_Extract to read_
%%
Circle Calculator

May 7, 2026

You have one known value–maybe a radius from a blueprint, a circumference from a piece of pipe, or an area from a land plot. Getting the remaining three circle properties by hand means squaring, square roots, and multiplying by π. The calculator above does all of that instantly.

What can a circle calculator compute?

A circle is defined by four geometric properties:

Radius (r) – distance from the center to any point on the circle.
Diameter (d) – distance across the circle through the center; always twice the radius.
Circumference (C) – perimeter or distance around the circle.
Area (A) – space enclosed inside the circumference.

The calculator works on one simple principle: given any one of these values, it computes the other three using standard geometric formulas. You don’t need to rearrange equations yourself–it handles the algebra and the π approximation with a single input.
%%
_Problems_
A) Answer these questions from the circle calculator page, one line each:
(i) What date does the page show?
(ii) According to the page, how does a circle's diameter relate to its radius?
(iii) How many known values does the calculator need to compute the other properties?
B) Please reproduce the circle calculator page word for word between "You have one" and "twice the radius.", inclusive.
C) Proceed with the circle calculator page, picking up right after its last sentence.

_Stored data_
%%
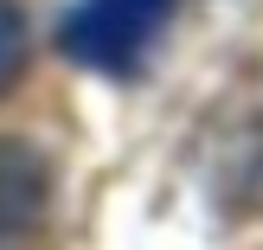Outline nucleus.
Returning <instances> with one entry per match:
<instances>
[{
	"label": "nucleus",
	"instance_id": "1",
	"mask_svg": "<svg viewBox=\"0 0 263 250\" xmlns=\"http://www.w3.org/2000/svg\"><path fill=\"white\" fill-rule=\"evenodd\" d=\"M167 13H174V0H77L64 13L58 45L90 71H128L154 45Z\"/></svg>",
	"mask_w": 263,
	"mask_h": 250
},
{
	"label": "nucleus",
	"instance_id": "2",
	"mask_svg": "<svg viewBox=\"0 0 263 250\" xmlns=\"http://www.w3.org/2000/svg\"><path fill=\"white\" fill-rule=\"evenodd\" d=\"M26 71V13L13 0H0V90Z\"/></svg>",
	"mask_w": 263,
	"mask_h": 250
}]
</instances>
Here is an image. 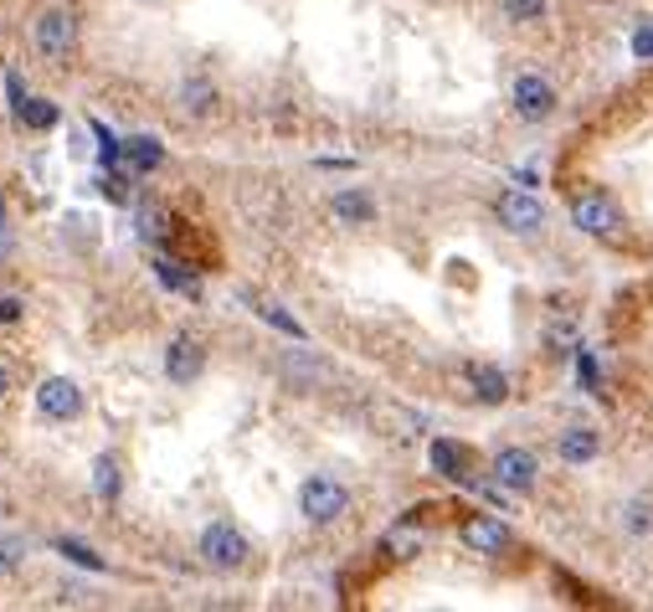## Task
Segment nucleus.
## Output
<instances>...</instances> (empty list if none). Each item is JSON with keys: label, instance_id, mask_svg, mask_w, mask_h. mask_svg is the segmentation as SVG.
<instances>
[{"label": "nucleus", "instance_id": "nucleus-1", "mask_svg": "<svg viewBox=\"0 0 653 612\" xmlns=\"http://www.w3.org/2000/svg\"><path fill=\"white\" fill-rule=\"evenodd\" d=\"M298 505H304V515H309L314 525H335L345 509H350V494H345V484H335V478L314 474V478H304Z\"/></svg>", "mask_w": 653, "mask_h": 612}, {"label": "nucleus", "instance_id": "nucleus-2", "mask_svg": "<svg viewBox=\"0 0 653 612\" xmlns=\"http://www.w3.org/2000/svg\"><path fill=\"white\" fill-rule=\"evenodd\" d=\"M571 222L587 232V238H618V226H623V211L612 207V196L602 191H587L571 201Z\"/></svg>", "mask_w": 653, "mask_h": 612}, {"label": "nucleus", "instance_id": "nucleus-3", "mask_svg": "<svg viewBox=\"0 0 653 612\" xmlns=\"http://www.w3.org/2000/svg\"><path fill=\"white\" fill-rule=\"evenodd\" d=\"M201 556H207V567H217V571H238L242 561H247V540H242V530L217 520V525H207V536H201Z\"/></svg>", "mask_w": 653, "mask_h": 612}, {"label": "nucleus", "instance_id": "nucleus-4", "mask_svg": "<svg viewBox=\"0 0 653 612\" xmlns=\"http://www.w3.org/2000/svg\"><path fill=\"white\" fill-rule=\"evenodd\" d=\"M36 46H42V57L52 62H67L77 52V21L73 11H46L36 21Z\"/></svg>", "mask_w": 653, "mask_h": 612}, {"label": "nucleus", "instance_id": "nucleus-5", "mask_svg": "<svg viewBox=\"0 0 653 612\" xmlns=\"http://www.w3.org/2000/svg\"><path fill=\"white\" fill-rule=\"evenodd\" d=\"M36 407H42V418H52V422H73L77 412H83V391H77V381H67V376H52V381H42V391H36Z\"/></svg>", "mask_w": 653, "mask_h": 612}, {"label": "nucleus", "instance_id": "nucleus-6", "mask_svg": "<svg viewBox=\"0 0 653 612\" xmlns=\"http://www.w3.org/2000/svg\"><path fill=\"white\" fill-rule=\"evenodd\" d=\"M494 211H499V222H505L509 232H540V226H546V207L525 191H505L494 201Z\"/></svg>", "mask_w": 653, "mask_h": 612}, {"label": "nucleus", "instance_id": "nucleus-7", "mask_svg": "<svg viewBox=\"0 0 653 612\" xmlns=\"http://www.w3.org/2000/svg\"><path fill=\"white\" fill-rule=\"evenodd\" d=\"M201 366H207V350H201V340H191V335L170 340V350H165V376H170L176 387H191L196 376H201Z\"/></svg>", "mask_w": 653, "mask_h": 612}, {"label": "nucleus", "instance_id": "nucleus-8", "mask_svg": "<svg viewBox=\"0 0 653 612\" xmlns=\"http://www.w3.org/2000/svg\"><path fill=\"white\" fill-rule=\"evenodd\" d=\"M463 546L478 556H499L509 546V525L494 520V515H474V520L463 525Z\"/></svg>", "mask_w": 653, "mask_h": 612}, {"label": "nucleus", "instance_id": "nucleus-9", "mask_svg": "<svg viewBox=\"0 0 653 612\" xmlns=\"http://www.w3.org/2000/svg\"><path fill=\"white\" fill-rule=\"evenodd\" d=\"M515 108H520V119H546L550 108H556V88H550L546 77H520L515 83Z\"/></svg>", "mask_w": 653, "mask_h": 612}, {"label": "nucleus", "instance_id": "nucleus-10", "mask_svg": "<svg viewBox=\"0 0 653 612\" xmlns=\"http://www.w3.org/2000/svg\"><path fill=\"white\" fill-rule=\"evenodd\" d=\"M494 474H499V484H505V489H530L540 468H535V458L525 449H505L499 458H494Z\"/></svg>", "mask_w": 653, "mask_h": 612}, {"label": "nucleus", "instance_id": "nucleus-11", "mask_svg": "<svg viewBox=\"0 0 653 612\" xmlns=\"http://www.w3.org/2000/svg\"><path fill=\"white\" fill-rule=\"evenodd\" d=\"M155 278H160L165 288L186 294V299H196V294H201V278H196V268H191V263H180V257H170V253H155Z\"/></svg>", "mask_w": 653, "mask_h": 612}, {"label": "nucleus", "instance_id": "nucleus-12", "mask_svg": "<svg viewBox=\"0 0 653 612\" xmlns=\"http://www.w3.org/2000/svg\"><path fill=\"white\" fill-rule=\"evenodd\" d=\"M176 217L165 207H139V242H155V247H165V242L176 238Z\"/></svg>", "mask_w": 653, "mask_h": 612}, {"label": "nucleus", "instance_id": "nucleus-13", "mask_svg": "<svg viewBox=\"0 0 653 612\" xmlns=\"http://www.w3.org/2000/svg\"><path fill=\"white\" fill-rule=\"evenodd\" d=\"M165 160V150H160V139H149V135H139V139H124V165H129L134 176H149L155 165Z\"/></svg>", "mask_w": 653, "mask_h": 612}, {"label": "nucleus", "instance_id": "nucleus-14", "mask_svg": "<svg viewBox=\"0 0 653 612\" xmlns=\"http://www.w3.org/2000/svg\"><path fill=\"white\" fill-rule=\"evenodd\" d=\"M468 381H474V397H478V402H489V407H499V402L509 397L505 371H494V366H468Z\"/></svg>", "mask_w": 653, "mask_h": 612}, {"label": "nucleus", "instance_id": "nucleus-15", "mask_svg": "<svg viewBox=\"0 0 653 612\" xmlns=\"http://www.w3.org/2000/svg\"><path fill=\"white\" fill-rule=\"evenodd\" d=\"M432 468H438L443 478H468V453H463L459 443L438 437V443H432Z\"/></svg>", "mask_w": 653, "mask_h": 612}, {"label": "nucleus", "instance_id": "nucleus-16", "mask_svg": "<svg viewBox=\"0 0 653 612\" xmlns=\"http://www.w3.org/2000/svg\"><path fill=\"white\" fill-rule=\"evenodd\" d=\"M242 299H247V304H253V309H257V319H267V325H273V329H283L288 340H304V325H298L294 314H283L273 299H257V294H242Z\"/></svg>", "mask_w": 653, "mask_h": 612}, {"label": "nucleus", "instance_id": "nucleus-17", "mask_svg": "<svg viewBox=\"0 0 653 612\" xmlns=\"http://www.w3.org/2000/svg\"><path fill=\"white\" fill-rule=\"evenodd\" d=\"M11 108L27 129H52V124H57V104H46V98H21V104H11Z\"/></svg>", "mask_w": 653, "mask_h": 612}, {"label": "nucleus", "instance_id": "nucleus-18", "mask_svg": "<svg viewBox=\"0 0 653 612\" xmlns=\"http://www.w3.org/2000/svg\"><path fill=\"white\" fill-rule=\"evenodd\" d=\"M561 458H566V463L597 458V433H592V428H571V433L561 437Z\"/></svg>", "mask_w": 653, "mask_h": 612}, {"label": "nucleus", "instance_id": "nucleus-19", "mask_svg": "<svg viewBox=\"0 0 653 612\" xmlns=\"http://www.w3.org/2000/svg\"><path fill=\"white\" fill-rule=\"evenodd\" d=\"M119 489H124L119 463H114V458H98V463H93V494H98V499H119Z\"/></svg>", "mask_w": 653, "mask_h": 612}, {"label": "nucleus", "instance_id": "nucleus-20", "mask_svg": "<svg viewBox=\"0 0 653 612\" xmlns=\"http://www.w3.org/2000/svg\"><path fill=\"white\" fill-rule=\"evenodd\" d=\"M335 217H340V222H371L376 207H371V196L340 191V196H335Z\"/></svg>", "mask_w": 653, "mask_h": 612}, {"label": "nucleus", "instance_id": "nucleus-21", "mask_svg": "<svg viewBox=\"0 0 653 612\" xmlns=\"http://www.w3.org/2000/svg\"><path fill=\"white\" fill-rule=\"evenodd\" d=\"M387 551H391V556H401V561L422 551V530H417V520H401L397 530H391V536H387Z\"/></svg>", "mask_w": 653, "mask_h": 612}, {"label": "nucleus", "instance_id": "nucleus-22", "mask_svg": "<svg viewBox=\"0 0 653 612\" xmlns=\"http://www.w3.org/2000/svg\"><path fill=\"white\" fill-rule=\"evenodd\" d=\"M98 191L108 196V201H134V180L124 176V170H114V165H104V180H98Z\"/></svg>", "mask_w": 653, "mask_h": 612}, {"label": "nucleus", "instance_id": "nucleus-23", "mask_svg": "<svg viewBox=\"0 0 653 612\" xmlns=\"http://www.w3.org/2000/svg\"><path fill=\"white\" fill-rule=\"evenodd\" d=\"M57 551L67 556V561H77L83 571H104V561H98V556H93L83 540H57Z\"/></svg>", "mask_w": 653, "mask_h": 612}, {"label": "nucleus", "instance_id": "nucleus-24", "mask_svg": "<svg viewBox=\"0 0 653 612\" xmlns=\"http://www.w3.org/2000/svg\"><path fill=\"white\" fill-rule=\"evenodd\" d=\"M550 345L577 350V319H571V314H556V319H550Z\"/></svg>", "mask_w": 653, "mask_h": 612}, {"label": "nucleus", "instance_id": "nucleus-25", "mask_svg": "<svg viewBox=\"0 0 653 612\" xmlns=\"http://www.w3.org/2000/svg\"><path fill=\"white\" fill-rule=\"evenodd\" d=\"M180 98H186V108H191V114H207V108H211V88L201 83V77H196V83H186V88H180Z\"/></svg>", "mask_w": 653, "mask_h": 612}, {"label": "nucleus", "instance_id": "nucleus-26", "mask_svg": "<svg viewBox=\"0 0 653 612\" xmlns=\"http://www.w3.org/2000/svg\"><path fill=\"white\" fill-rule=\"evenodd\" d=\"M540 11H546V0H505L509 21H540Z\"/></svg>", "mask_w": 653, "mask_h": 612}, {"label": "nucleus", "instance_id": "nucleus-27", "mask_svg": "<svg viewBox=\"0 0 653 612\" xmlns=\"http://www.w3.org/2000/svg\"><path fill=\"white\" fill-rule=\"evenodd\" d=\"M21 561H27V546L21 540H0V577H11Z\"/></svg>", "mask_w": 653, "mask_h": 612}, {"label": "nucleus", "instance_id": "nucleus-28", "mask_svg": "<svg viewBox=\"0 0 653 612\" xmlns=\"http://www.w3.org/2000/svg\"><path fill=\"white\" fill-rule=\"evenodd\" d=\"M633 57H643V62L653 57V27H639V36H633Z\"/></svg>", "mask_w": 653, "mask_h": 612}, {"label": "nucleus", "instance_id": "nucleus-29", "mask_svg": "<svg viewBox=\"0 0 653 612\" xmlns=\"http://www.w3.org/2000/svg\"><path fill=\"white\" fill-rule=\"evenodd\" d=\"M577 371H581V381H587V387H597V360L587 356L581 345H577Z\"/></svg>", "mask_w": 653, "mask_h": 612}, {"label": "nucleus", "instance_id": "nucleus-30", "mask_svg": "<svg viewBox=\"0 0 653 612\" xmlns=\"http://www.w3.org/2000/svg\"><path fill=\"white\" fill-rule=\"evenodd\" d=\"M21 299H0V325H15V319H21Z\"/></svg>", "mask_w": 653, "mask_h": 612}, {"label": "nucleus", "instance_id": "nucleus-31", "mask_svg": "<svg viewBox=\"0 0 653 612\" xmlns=\"http://www.w3.org/2000/svg\"><path fill=\"white\" fill-rule=\"evenodd\" d=\"M628 525H633V530H649V505H633V509H628Z\"/></svg>", "mask_w": 653, "mask_h": 612}, {"label": "nucleus", "instance_id": "nucleus-32", "mask_svg": "<svg viewBox=\"0 0 653 612\" xmlns=\"http://www.w3.org/2000/svg\"><path fill=\"white\" fill-rule=\"evenodd\" d=\"M0 232H6V196H0Z\"/></svg>", "mask_w": 653, "mask_h": 612}, {"label": "nucleus", "instance_id": "nucleus-33", "mask_svg": "<svg viewBox=\"0 0 653 612\" xmlns=\"http://www.w3.org/2000/svg\"><path fill=\"white\" fill-rule=\"evenodd\" d=\"M6 387H11V381H6V371H0V402H6Z\"/></svg>", "mask_w": 653, "mask_h": 612}]
</instances>
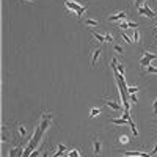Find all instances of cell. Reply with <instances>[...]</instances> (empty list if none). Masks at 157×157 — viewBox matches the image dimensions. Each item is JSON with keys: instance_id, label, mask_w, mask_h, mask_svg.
<instances>
[{"instance_id": "2", "label": "cell", "mask_w": 157, "mask_h": 157, "mask_svg": "<svg viewBox=\"0 0 157 157\" xmlns=\"http://www.w3.org/2000/svg\"><path fill=\"white\" fill-rule=\"evenodd\" d=\"M157 60V54L152 49H143V57L140 60V68L141 71H145L148 66H151V61Z\"/></svg>"}, {"instance_id": "29", "label": "cell", "mask_w": 157, "mask_h": 157, "mask_svg": "<svg viewBox=\"0 0 157 157\" xmlns=\"http://www.w3.org/2000/svg\"><path fill=\"white\" fill-rule=\"evenodd\" d=\"M152 123H154V124H157V118H154V120H152Z\"/></svg>"}, {"instance_id": "14", "label": "cell", "mask_w": 157, "mask_h": 157, "mask_svg": "<svg viewBox=\"0 0 157 157\" xmlns=\"http://www.w3.org/2000/svg\"><path fill=\"white\" fill-rule=\"evenodd\" d=\"M145 75H151V74H157V68H152V66H148L145 71H143Z\"/></svg>"}, {"instance_id": "24", "label": "cell", "mask_w": 157, "mask_h": 157, "mask_svg": "<svg viewBox=\"0 0 157 157\" xmlns=\"http://www.w3.org/2000/svg\"><path fill=\"white\" fill-rule=\"evenodd\" d=\"M155 154H157V141H155V145H154V148H152V149L149 151V155H151V157H154Z\"/></svg>"}, {"instance_id": "26", "label": "cell", "mask_w": 157, "mask_h": 157, "mask_svg": "<svg viewBox=\"0 0 157 157\" xmlns=\"http://www.w3.org/2000/svg\"><path fill=\"white\" fill-rule=\"evenodd\" d=\"M39 152H41V148H39V149H35V151L30 154V157H38V155H39Z\"/></svg>"}, {"instance_id": "17", "label": "cell", "mask_w": 157, "mask_h": 157, "mask_svg": "<svg viewBox=\"0 0 157 157\" xmlns=\"http://www.w3.org/2000/svg\"><path fill=\"white\" fill-rule=\"evenodd\" d=\"M140 90V86H127V94H137V91Z\"/></svg>"}, {"instance_id": "18", "label": "cell", "mask_w": 157, "mask_h": 157, "mask_svg": "<svg viewBox=\"0 0 157 157\" xmlns=\"http://www.w3.org/2000/svg\"><path fill=\"white\" fill-rule=\"evenodd\" d=\"M105 43H109V44H113V35L110 33V32H105Z\"/></svg>"}, {"instance_id": "1", "label": "cell", "mask_w": 157, "mask_h": 157, "mask_svg": "<svg viewBox=\"0 0 157 157\" xmlns=\"http://www.w3.org/2000/svg\"><path fill=\"white\" fill-rule=\"evenodd\" d=\"M64 5H66V8L71 11V13H74L75 14V17L78 19V21H82V16L85 14V11L88 10V3H86V0H66L64 2Z\"/></svg>"}, {"instance_id": "6", "label": "cell", "mask_w": 157, "mask_h": 157, "mask_svg": "<svg viewBox=\"0 0 157 157\" xmlns=\"http://www.w3.org/2000/svg\"><path fill=\"white\" fill-rule=\"evenodd\" d=\"M129 143H130V138L126 134H118L115 137V145L116 146H126V145H129Z\"/></svg>"}, {"instance_id": "9", "label": "cell", "mask_w": 157, "mask_h": 157, "mask_svg": "<svg viewBox=\"0 0 157 157\" xmlns=\"http://www.w3.org/2000/svg\"><path fill=\"white\" fill-rule=\"evenodd\" d=\"M127 123V120L123 116V118H110L109 120V124H115V126H124Z\"/></svg>"}, {"instance_id": "22", "label": "cell", "mask_w": 157, "mask_h": 157, "mask_svg": "<svg viewBox=\"0 0 157 157\" xmlns=\"http://www.w3.org/2000/svg\"><path fill=\"white\" fill-rule=\"evenodd\" d=\"M152 113L157 115V96H155V99L152 101Z\"/></svg>"}, {"instance_id": "21", "label": "cell", "mask_w": 157, "mask_h": 157, "mask_svg": "<svg viewBox=\"0 0 157 157\" xmlns=\"http://www.w3.org/2000/svg\"><path fill=\"white\" fill-rule=\"evenodd\" d=\"M129 102H130V104H137V102H138L137 94H129Z\"/></svg>"}, {"instance_id": "27", "label": "cell", "mask_w": 157, "mask_h": 157, "mask_svg": "<svg viewBox=\"0 0 157 157\" xmlns=\"http://www.w3.org/2000/svg\"><path fill=\"white\" fill-rule=\"evenodd\" d=\"M49 154H52V149H47V151H44V152H43V157H49Z\"/></svg>"}, {"instance_id": "10", "label": "cell", "mask_w": 157, "mask_h": 157, "mask_svg": "<svg viewBox=\"0 0 157 157\" xmlns=\"http://www.w3.org/2000/svg\"><path fill=\"white\" fill-rule=\"evenodd\" d=\"M82 24L85 25V27H98L99 25V22L98 21H94V19H91V17H85V21H82Z\"/></svg>"}, {"instance_id": "30", "label": "cell", "mask_w": 157, "mask_h": 157, "mask_svg": "<svg viewBox=\"0 0 157 157\" xmlns=\"http://www.w3.org/2000/svg\"><path fill=\"white\" fill-rule=\"evenodd\" d=\"M155 39H157V36H155Z\"/></svg>"}, {"instance_id": "7", "label": "cell", "mask_w": 157, "mask_h": 157, "mask_svg": "<svg viewBox=\"0 0 157 157\" xmlns=\"http://www.w3.org/2000/svg\"><path fill=\"white\" fill-rule=\"evenodd\" d=\"M101 52H102V49L98 46V47H94V49H91V60H90V63H91V68H94L96 66V63H98V58L101 57Z\"/></svg>"}, {"instance_id": "15", "label": "cell", "mask_w": 157, "mask_h": 157, "mask_svg": "<svg viewBox=\"0 0 157 157\" xmlns=\"http://www.w3.org/2000/svg\"><path fill=\"white\" fill-rule=\"evenodd\" d=\"M132 39H134L135 43H140V39H141V35H140L138 29H135V30H134V33H132Z\"/></svg>"}, {"instance_id": "3", "label": "cell", "mask_w": 157, "mask_h": 157, "mask_svg": "<svg viewBox=\"0 0 157 157\" xmlns=\"http://www.w3.org/2000/svg\"><path fill=\"white\" fill-rule=\"evenodd\" d=\"M101 154H102V141L99 137H93V140H91V155L99 157Z\"/></svg>"}, {"instance_id": "12", "label": "cell", "mask_w": 157, "mask_h": 157, "mask_svg": "<svg viewBox=\"0 0 157 157\" xmlns=\"http://www.w3.org/2000/svg\"><path fill=\"white\" fill-rule=\"evenodd\" d=\"M91 33H93V38H96L99 43H105V36H104V35H101V33H96V32H93V30H91Z\"/></svg>"}, {"instance_id": "19", "label": "cell", "mask_w": 157, "mask_h": 157, "mask_svg": "<svg viewBox=\"0 0 157 157\" xmlns=\"http://www.w3.org/2000/svg\"><path fill=\"white\" fill-rule=\"evenodd\" d=\"M121 38H123V41H124L126 44H132V43H134L132 39H130V38H129L126 33H123V32H121Z\"/></svg>"}, {"instance_id": "25", "label": "cell", "mask_w": 157, "mask_h": 157, "mask_svg": "<svg viewBox=\"0 0 157 157\" xmlns=\"http://www.w3.org/2000/svg\"><path fill=\"white\" fill-rule=\"evenodd\" d=\"M127 27H129L127 22H123V21H121L120 24H118V29H127Z\"/></svg>"}, {"instance_id": "13", "label": "cell", "mask_w": 157, "mask_h": 157, "mask_svg": "<svg viewBox=\"0 0 157 157\" xmlns=\"http://www.w3.org/2000/svg\"><path fill=\"white\" fill-rule=\"evenodd\" d=\"M98 115H101V109L99 107H93L90 110V118H96Z\"/></svg>"}, {"instance_id": "20", "label": "cell", "mask_w": 157, "mask_h": 157, "mask_svg": "<svg viewBox=\"0 0 157 157\" xmlns=\"http://www.w3.org/2000/svg\"><path fill=\"white\" fill-rule=\"evenodd\" d=\"M68 157H80V154H78V149H72L68 152Z\"/></svg>"}, {"instance_id": "28", "label": "cell", "mask_w": 157, "mask_h": 157, "mask_svg": "<svg viewBox=\"0 0 157 157\" xmlns=\"http://www.w3.org/2000/svg\"><path fill=\"white\" fill-rule=\"evenodd\" d=\"M21 2H27V3H36L38 0H21Z\"/></svg>"}, {"instance_id": "5", "label": "cell", "mask_w": 157, "mask_h": 157, "mask_svg": "<svg viewBox=\"0 0 157 157\" xmlns=\"http://www.w3.org/2000/svg\"><path fill=\"white\" fill-rule=\"evenodd\" d=\"M127 17V10H120V11H116L115 14H110L109 16V21L110 22H118V21H124Z\"/></svg>"}, {"instance_id": "11", "label": "cell", "mask_w": 157, "mask_h": 157, "mask_svg": "<svg viewBox=\"0 0 157 157\" xmlns=\"http://www.w3.org/2000/svg\"><path fill=\"white\" fill-rule=\"evenodd\" d=\"M112 49H113V52H115L116 55H123V54H124V49H123V46L116 44V43H113V44H112Z\"/></svg>"}, {"instance_id": "16", "label": "cell", "mask_w": 157, "mask_h": 157, "mask_svg": "<svg viewBox=\"0 0 157 157\" xmlns=\"http://www.w3.org/2000/svg\"><path fill=\"white\" fill-rule=\"evenodd\" d=\"M116 71L120 72V74H123V75H124V72H126V66H124V63H118V64H116Z\"/></svg>"}, {"instance_id": "8", "label": "cell", "mask_w": 157, "mask_h": 157, "mask_svg": "<svg viewBox=\"0 0 157 157\" xmlns=\"http://www.w3.org/2000/svg\"><path fill=\"white\" fill-rule=\"evenodd\" d=\"M13 124H14V127L16 129H13V130H14V132L17 134V137L19 138H24V137H27V129H25V126L24 124H19V123H13Z\"/></svg>"}, {"instance_id": "4", "label": "cell", "mask_w": 157, "mask_h": 157, "mask_svg": "<svg viewBox=\"0 0 157 157\" xmlns=\"http://www.w3.org/2000/svg\"><path fill=\"white\" fill-rule=\"evenodd\" d=\"M102 102L105 104L109 109H112L113 112H121V110H123V105H121L120 102H115V101H112V99H109V98H105V96L102 98Z\"/></svg>"}, {"instance_id": "23", "label": "cell", "mask_w": 157, "mask_h": 157, "mask_svg": "<svg viewBox=\"0 0 157 157\" xmlns=\"http://www.w3.org/2000/svg\"><path fill=\"white\" fill-rule=\"evenodd\" d=\"M127 25H129L130 29H134V30L138 27V24H137V22H134V21H129V22H127Z\"/></svg>"}]
</instances>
%%
_Results of the exercise_
A)
(i) May 7, 2026
(ii) The diameter is always twice the radius.
(iii) One

B)
You have one known value–maybe a radius from a blueprint, a circumference from a piece of pipe, or an area from a land plot. Getting the remaining three circle properties by hand means squaring, square roots, and multiplying by π. The calculator above does all of that instantly.

What can a circle calculator compute?

A circle is defined by four geometric properties:

Radius (r) – distance from the center to any point on the circle.
Diameter (d) – distance across the circle through the center; always twice the radius.

C)
How to find the missing circle measurements?

The mathematics relies on two fundamental formulas that relate radius, diameter, circumference, and area.

1. Radius and diameter

\[ d = 2r \quad \text{or} \quad r = \frac{d}{2} \]

2. Circumference

\[ C = 2\pi r = \pi d \]

3. Area

\[ A = \pi r^2 = \frac{\pi d^2}{4} \]

From these three you can derive any missing value. For example,

If you have the circumference, the radius is \( r = \frac{C}{2\pi} \), and diameter is \( d = \frac{C}{\pi} \).
If you have the area, the radius is \( r = \sqrt{\frac{A}{\pi}} \), and diameter is \( d = 2\sqrt{\frac{A}{\pi}} \).

The circumference-to-diameter relationship is where π itself appears: π is the ratio of any circle’s circumference to its diameter, approximately 3.14159.

Worked examples

Example 1: from radius

A circular garden has a radius of 1.8 meters.

Diameter = \( 2 \times 1.8 = 3.6 \) meters.
Circumference = \( 2 \times \pi \times 1.8 \approx 11.31 \) meters.
Area = \( \pi \times 1.8^2 \approx 10.18 \) square meters.

Example 2: from area

A pizza has an area of 78.5 square inches.

Radius = \( \sqrt{78.5 / \pi} \approx 5 \) inches.
Diameter = \( 2 \times 5 = 10 \) inches.
Circumference = \( 2 \times \pi \times 5 \approx 31.42 \) inches.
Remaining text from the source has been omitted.